Rakamlar ötesi
Lazio Başkanı Lotito inat etmeyip 500 bin Euro daha verse sezon başında Muslera'nın bir yıl kalmış kontratını 5 sezona uzatacaktı. O sezon G.Saray ligde 16 mağlubiyet aldı. 2011 yazında Copa America vardı ve belki de sarı-kırmızılı kulübün yönetim tarihinde ellerini en çabuk tuttukları transfere imza attılar. Muslera 'Evet' dedi, kupayı Uruguay aldı. Gecikseler devler önünde sıraya girerdi. Bugün neredeyse bir fotoğraf karesine sığmakta zorlanılan kupalarla veda ederken 16 mağlubiyet almış takıma gelen adam, son 3 sezonunda Okan Buruk yönetiminde sadece 7 maçta mağlubiyet üzüntüsü yaşadı. Uruguaylı file bekçisinin büyük kaleciliği kadar bunca yıl G.Saray'dan ayrılmayı düşünmemesi -elbette iyi kontratları vardıve G.Saray'ın da onu 14 yıl boyunca kadrosunda tutmayı başarması, o büyük kaleciliğin yanında çok büyük bir futbol doğrusudur.
***
Napoli tarihinin en çok gol atan adamı, şampiyonluk kazanamadan ayrıldığı şehirden pekala İtalyan devi Juventus'a gidebilirdi. Önerilen rakam 5 milyon Euro'ydu. Mertens'in tulum peyniri yiyip çay içeceği varmış! 30'ların ortasında Türkiye'ye gelen bir Serie A efsanesinin, bir gün olsun ne oynadığı pozisyonu ne de yedek kalmasını dert etmeyip sahada ve tesiste hocasının sağ kolu gibi davranması, attığı goller ve yaptığı asistlerden çok daha önemlidir.

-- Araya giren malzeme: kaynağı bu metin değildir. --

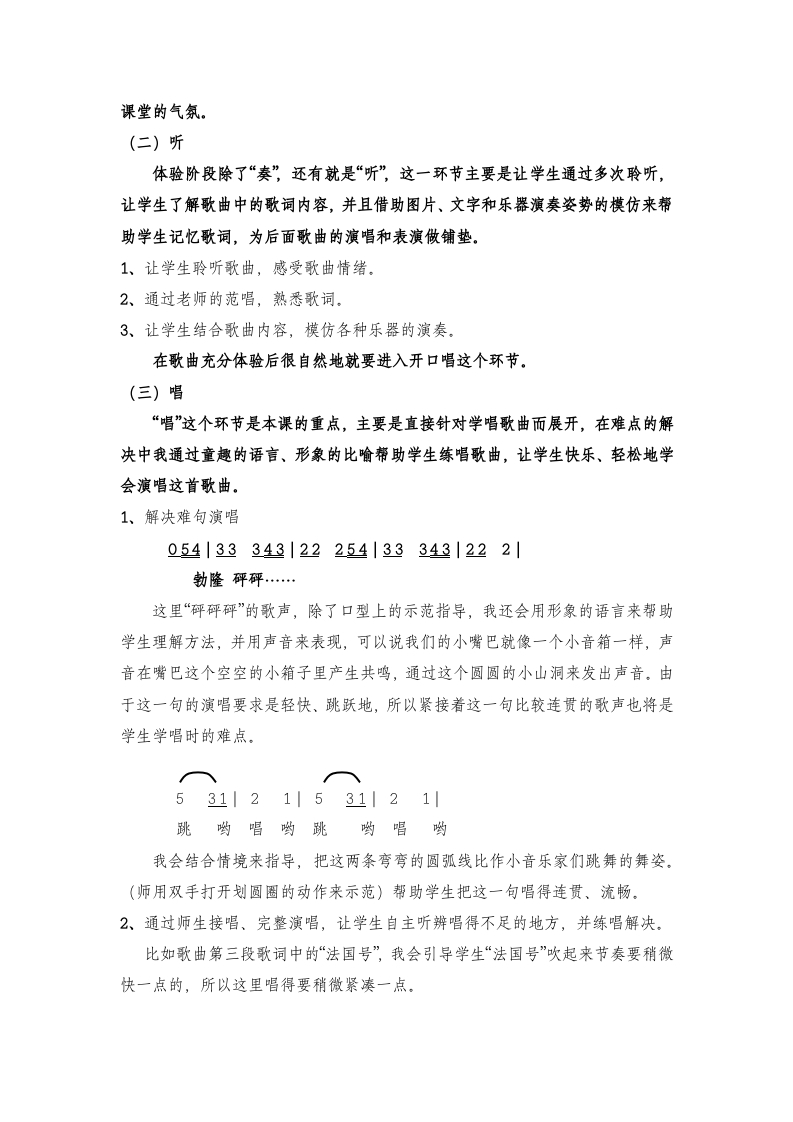 课堂的气氛。

（二）听

体验阶段除了“奏”，还有就是“听”，这一环节主要是让学生通过多次聆听，让学生了解歌曲中的歌词内容，并且借助图片、文字和乐器演奏姿势的模仿来帮助学生记忆歌词，为后面歌曲的演唱和表演做铺垫。

1、让学生聆听歌曲，感受歌曲情绪。

2、通过老师的范唱，熟悉歌词。

3、让学生结合歌曲内容，模仿各种乐器的演奏。

在歌曲充分体验后很自然地就要进入开口唱这个环节。

（三）唱

“唱”这个环节是本课的重点，主要是直接针对学唱歌曲而展开，在难点的解决中我通过童趣的语言、形象的比喻帮助学生练唱歌曲，让学生快乐、轻松地学会演唱这首歌曲。

1、解决难句演唱

0 5 4 | 3 3  3 4 3 | 2 2  2 5 4 | 3 3  3 4 3 | 2 2  2 |

勃隆 砰砰……

这里“砰砰砰”的歌声，除了口型上的示范指导，我还会用形象的语言来帮助学生理解方法，并用声音来表现，可以说我们的小嘴巴就像一个小音箱一样，声音在嘴巴这个空空的小箱子里产生共鸣，通过这个圆圆的小山洞来发出声音。由于这一句的演唱要求是轻快、跳跃地，所以紧接着这一句比较连贯的歌声也将是学生学唱时的难点。

5  3 1 |  2  1 |  5  3 1 |  2  1 |

跳  哟  唱  哟  跳  哟  唱  哟

我会结合情境来指导，把这两条弯弯的圆弧线比作小音乐家们跳舞的舞姿。（师用双手打开划圆圈的动作来示范）帮助学生把这一句唱得连贯、流畅。

2、通过师生接唱、完整演唱，让学生自主听辨唱得不足的地方，并练唱解决。

比如歌曲第三段歌词中的“法国号”，我会引导学生“法国号”吹起来节奏要稍微快一点的，所以这里唱得要稍微紧凑一点。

Büyük bir kaleci gittiğinde yenilecek gollerin, önemli bir futbol aklı gittiğinde çözülecek maçların endişesi düşer taraftarın aklına. Söz konusu Muslera ve Mertens olunca işte bunlar istatistiklerden fazlası. G.Saray, sadece rakamlarla anlatılmayacak kadar iki büyük karakter ve yürek ile vedalaştı.